Nenhum político, nenhum artista, nenhum empresário ou trabalhador teve até hoje este tempo de antena de abertura dos três telejornais em simultâneo durante tanto tempo sem interrupção. Só mesmo o negócio do futebol consegue pôr os telejornais de cócoras sem escrutínio jornalístico. A TVI, a SIC e a RTP demitiram-se aqui por completo da missão do jornalismo, como se vai tornando hábito desde há anos perante pessoas do mesmo ramo empresarial ou derivados, do dirigente à menina Paula. Só falta mesmo darem tempo de antena em directo aos que realmente dominam a maior parte das "jogadas" do futebol português e muita da sua comunicação mediática, os empresários do tipo Veiga e Olivedesportos.
Na semana anterior, a SIC Notícias apresentava uma conferência de imprensa do mesmo patético Madail à meia-noite (!) durante uma hora (!) sem que um jornalista (!) ousasse interromper um parlapié incompreensível e alheio à normal comunicação entre seres humanos, quanto mais à normal comunicação social e pública. O mesmo aconteceu depois com uma "comunicação ao país" de António Oliveira.

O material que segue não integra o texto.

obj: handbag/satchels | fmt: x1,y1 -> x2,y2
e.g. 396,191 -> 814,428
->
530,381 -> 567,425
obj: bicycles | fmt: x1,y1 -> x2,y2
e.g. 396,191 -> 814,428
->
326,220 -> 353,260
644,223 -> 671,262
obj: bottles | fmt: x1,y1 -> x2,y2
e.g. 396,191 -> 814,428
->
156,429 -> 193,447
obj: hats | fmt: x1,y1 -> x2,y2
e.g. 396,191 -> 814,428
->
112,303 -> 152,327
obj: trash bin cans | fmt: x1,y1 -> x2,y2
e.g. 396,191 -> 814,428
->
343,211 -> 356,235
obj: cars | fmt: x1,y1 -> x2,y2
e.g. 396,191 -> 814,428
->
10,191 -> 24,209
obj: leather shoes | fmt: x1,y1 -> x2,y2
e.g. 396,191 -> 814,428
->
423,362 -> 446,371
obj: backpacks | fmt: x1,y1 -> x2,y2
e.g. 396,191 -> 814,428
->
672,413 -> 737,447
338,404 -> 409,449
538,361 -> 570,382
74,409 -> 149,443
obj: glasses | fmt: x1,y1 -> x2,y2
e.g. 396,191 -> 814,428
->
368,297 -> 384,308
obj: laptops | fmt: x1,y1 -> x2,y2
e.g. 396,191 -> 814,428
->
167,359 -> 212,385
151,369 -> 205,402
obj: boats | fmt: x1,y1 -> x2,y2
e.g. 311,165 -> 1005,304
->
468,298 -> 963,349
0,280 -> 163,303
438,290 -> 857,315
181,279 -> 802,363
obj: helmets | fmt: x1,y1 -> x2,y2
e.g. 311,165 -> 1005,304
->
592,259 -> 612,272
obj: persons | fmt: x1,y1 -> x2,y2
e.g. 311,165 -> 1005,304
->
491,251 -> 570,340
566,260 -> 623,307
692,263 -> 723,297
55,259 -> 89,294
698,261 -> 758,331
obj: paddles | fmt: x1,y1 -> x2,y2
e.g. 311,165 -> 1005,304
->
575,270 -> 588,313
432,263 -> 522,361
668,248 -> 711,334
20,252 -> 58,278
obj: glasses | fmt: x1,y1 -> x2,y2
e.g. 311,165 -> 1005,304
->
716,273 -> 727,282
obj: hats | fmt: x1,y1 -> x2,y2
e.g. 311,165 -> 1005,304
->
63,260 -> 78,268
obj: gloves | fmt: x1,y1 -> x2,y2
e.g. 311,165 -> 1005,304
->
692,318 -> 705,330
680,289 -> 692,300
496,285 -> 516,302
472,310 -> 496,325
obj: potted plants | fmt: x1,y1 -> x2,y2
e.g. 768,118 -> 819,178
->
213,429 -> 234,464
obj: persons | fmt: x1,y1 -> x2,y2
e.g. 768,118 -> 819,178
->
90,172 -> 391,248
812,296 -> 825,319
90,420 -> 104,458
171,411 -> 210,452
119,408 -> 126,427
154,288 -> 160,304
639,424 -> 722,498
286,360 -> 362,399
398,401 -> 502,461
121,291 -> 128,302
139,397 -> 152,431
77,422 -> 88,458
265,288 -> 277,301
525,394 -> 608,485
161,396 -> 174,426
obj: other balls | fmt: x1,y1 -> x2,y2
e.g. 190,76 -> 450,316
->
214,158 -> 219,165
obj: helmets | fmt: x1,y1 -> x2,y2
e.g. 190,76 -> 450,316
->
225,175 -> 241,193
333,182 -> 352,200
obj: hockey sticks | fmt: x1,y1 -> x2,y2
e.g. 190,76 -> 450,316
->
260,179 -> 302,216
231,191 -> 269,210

O zénite foi, porém, o directo da "conferência de imprensa" de Madail na terça-feira. Quando um jornalista teve «a ousadia» de tentar interromper a vacuidade mesquinha de Madail às 20h15, este respondeu-lhe: "os senhores não definem o meu 'timing'", no que teve, aí sim, toda a razão. Foi ele, o Madail que o nosso futebol merece, quem definiu o 'timing' dos telejornais e colocou de joelhos perante si os responsáveis editoriais mais temidos do jornalismo português.
Ao fim de 21 minutos, tempo necessário para Madail dizer que mandou um fax (?!) e ainda não sabe a resposta (?!), Henrique Garcia disse na TVI que não tinha percebido "grande coisa", Guedes de Carvalho falou do "futebol que temos" e, no "serviço público", José Alberto Carvalho ainda continuou mais uns minutos com aquele seu ar inteligente e grave a "noticiar" o assunto.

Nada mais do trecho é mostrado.